Hidup di dua dunia yang berlawanan inilah letak keunikan kerja-kerja etnomusikologi. Ketika mahasiswa jurusan praktik musik (atau seni lainnya) sibuk mengolah keterampilan bermusik dan ketubuhannya, mahasiswa etnomusikologi sibuk mengasah pemikiran dan gagasan.

Tidak mengherankan jika laku berat semacam itu tak menarik minat generasi muda untuk ikut jauh terlibat. Oleh karena itu, jurusan-jurusan etnomusikologi di dunia senantiasa berada di level magister (S2) dan doktoral (S3).

Tidak ada (sejauh yang saya ketahui) Jurusan Etnomusikologi berada di tingkat kesarjanaan S1 (bachelor) kecuali di Indonesia. Kanapa Jurusan Etnomusikologi hanya berada di level magister dan doktoral? Logikanya sederhana, setelah urusan praktik musik selesai, tahap selanjutnya adalah mengkajinya.

Gejolak bermusik, menjadi seniman, dan kekasih yang sudah berada di pelukan dirayu lagu picisan di depan kos-kosan sudah tuntas. Selanjutnya, mereka fokus untuk memikirkan musik yang membentuk jati dirinya. Di Indonesia, langkah demikian terbalik. Generasi yang masih abangan itu dituntut untuk berwacana, mencari gagasan, dan mengonseptualisasikan ide tentang musik. Sangat berat bukan?

Sebab itu saya memandang, di Indonesia, semakin etnomusikologi dikenal publik, maka semakin mereka berfikir ulang untuk masuk dan terlibat menjadi mahasiswa Jurusan Etnomusikologi. Wajar kemudian mahasiswanya tak banyak. Di lembaga tempat saya bekerja, ISI Surakarta, mahasiswa baru Jurusan Etnomusikologi setiap tahunnya berkisar antara 50-an orang. Itu sudah sangat banyak.

Namun, coba bandingkan dengan jurusan lain (praktik seni) yang rata-rata 100-an mahasiswa bahkan lebih.

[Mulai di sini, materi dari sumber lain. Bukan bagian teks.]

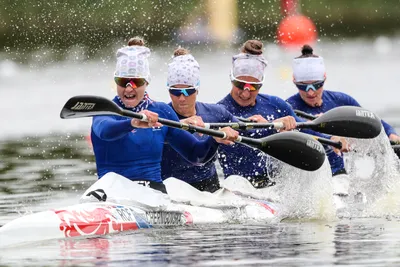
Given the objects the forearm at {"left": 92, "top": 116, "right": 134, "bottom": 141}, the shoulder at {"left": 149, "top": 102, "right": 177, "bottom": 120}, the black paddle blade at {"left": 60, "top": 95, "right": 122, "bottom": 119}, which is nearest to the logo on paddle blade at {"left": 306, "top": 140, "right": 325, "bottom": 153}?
the shoulder at {"left": 149, "top": 102, "right": 177, "bottom": 120}

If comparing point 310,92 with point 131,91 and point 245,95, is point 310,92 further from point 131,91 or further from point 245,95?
point 131,91

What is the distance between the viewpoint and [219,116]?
14.4m

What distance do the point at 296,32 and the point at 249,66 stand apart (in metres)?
27.6

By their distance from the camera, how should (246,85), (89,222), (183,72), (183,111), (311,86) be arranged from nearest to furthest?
(89,222) < (183,72) < (183,111) < (246,85) < (311,86)

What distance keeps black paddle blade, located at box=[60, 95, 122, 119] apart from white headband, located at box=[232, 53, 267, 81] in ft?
10.2

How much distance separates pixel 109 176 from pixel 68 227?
978 mm

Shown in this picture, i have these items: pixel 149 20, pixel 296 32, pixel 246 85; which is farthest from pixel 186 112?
pixel 296 32

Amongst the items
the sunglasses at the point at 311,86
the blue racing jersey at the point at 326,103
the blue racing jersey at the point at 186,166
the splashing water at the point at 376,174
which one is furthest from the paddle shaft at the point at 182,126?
the blue racing jersey at the point at 326,103

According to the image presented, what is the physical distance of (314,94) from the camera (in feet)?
54.4

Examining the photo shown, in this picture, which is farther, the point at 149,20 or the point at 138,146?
the point at 149,20

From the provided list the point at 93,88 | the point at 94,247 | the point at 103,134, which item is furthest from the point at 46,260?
the point at 93,88

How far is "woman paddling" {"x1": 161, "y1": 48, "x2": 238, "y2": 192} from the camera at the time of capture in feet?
45.5

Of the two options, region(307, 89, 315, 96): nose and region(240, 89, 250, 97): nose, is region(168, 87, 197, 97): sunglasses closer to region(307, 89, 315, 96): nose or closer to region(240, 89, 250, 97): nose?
region(240, 89, 250, 97): nose

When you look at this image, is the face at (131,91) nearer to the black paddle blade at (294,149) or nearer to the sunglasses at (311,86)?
the black paddle blade at (294,149)
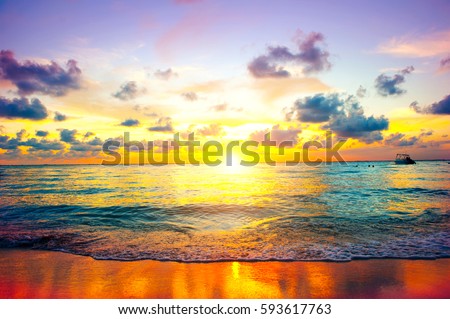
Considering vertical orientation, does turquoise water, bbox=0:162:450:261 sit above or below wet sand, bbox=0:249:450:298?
below

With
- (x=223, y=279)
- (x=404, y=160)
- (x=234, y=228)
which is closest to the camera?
(x=223, y=279)

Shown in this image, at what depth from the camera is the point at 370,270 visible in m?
8.06

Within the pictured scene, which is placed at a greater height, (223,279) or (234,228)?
(223,279)

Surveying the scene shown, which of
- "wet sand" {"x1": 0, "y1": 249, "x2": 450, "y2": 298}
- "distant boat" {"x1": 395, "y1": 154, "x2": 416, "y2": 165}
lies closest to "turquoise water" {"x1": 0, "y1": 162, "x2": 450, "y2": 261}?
"wet sand" {"x1": 0, "y1": 249, "x2": 450, "y2": 298}

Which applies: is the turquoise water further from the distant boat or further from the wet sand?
the distant boat

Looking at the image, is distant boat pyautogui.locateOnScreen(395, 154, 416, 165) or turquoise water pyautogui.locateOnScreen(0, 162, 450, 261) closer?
turquoise water pyautogui.locateOnScreen(0, 162, 450, 261)

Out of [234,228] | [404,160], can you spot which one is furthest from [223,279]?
[404,160]

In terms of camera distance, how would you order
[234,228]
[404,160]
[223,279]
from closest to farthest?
[223,279] → [234,228] → [404,160]

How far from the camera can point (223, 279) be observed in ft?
24.8

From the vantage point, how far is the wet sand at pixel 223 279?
22.3ft

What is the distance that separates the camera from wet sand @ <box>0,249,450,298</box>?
6789 millimetres

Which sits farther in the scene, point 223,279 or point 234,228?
point 234,228

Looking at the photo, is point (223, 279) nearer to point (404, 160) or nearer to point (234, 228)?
point (234, 228)
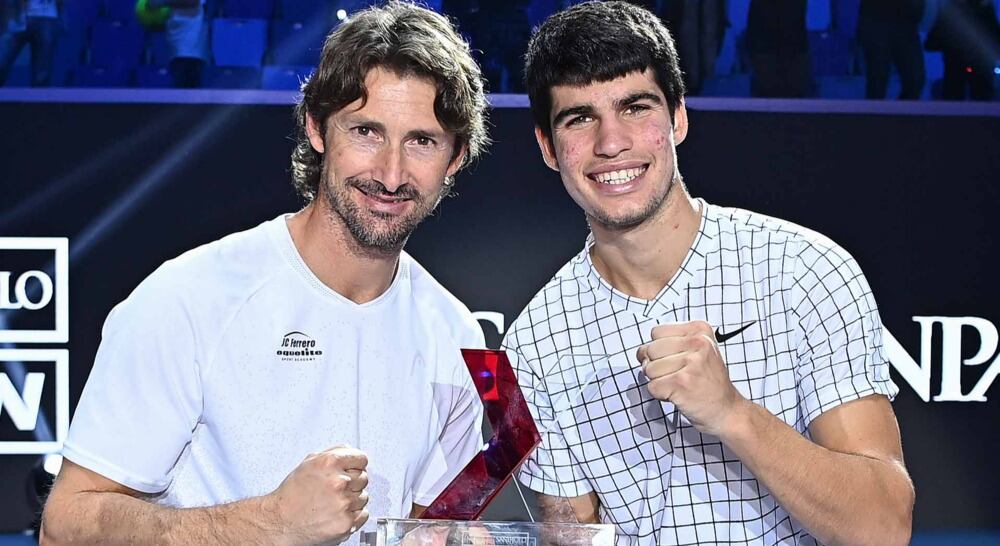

Uniknya, dari mahasiswa yang tidak banyak itulah sebuah keyakinan terbentuk, bahwa mereka adalah sekumpulan orang-orang terpilih, mampu menerima wahyu keilahian untuk menerjemahkan bahasa langitan.

Tidak heran kemudian mahasiswa etnomusikologi senantiasa terdepan dalam olah pemikiran, memenangkan berbagai kejuaraan yang bertaut dengan gagasan, lebih memiliki sikap empati dan kecerdasan intelektual di atas rata-rata mahasiswa di jurusan lain.

Saya beruntung ikut bergulat di dunia yang demikian, hingga tiba saatnya jurusan itu harus dinilai dan diukur dengan kapasitas dan kapabelitasnya oleh pemerintah pusat, dan hasilnya adalah “unggul”. Sebuah pencapaian monumental, di ISI Surakarta, menjadi satu-satunya jurusan terakreditasi paling puncak, di saat jurusan lain harus terseok-seok dan terengah-engah meraihnya. Aduh!!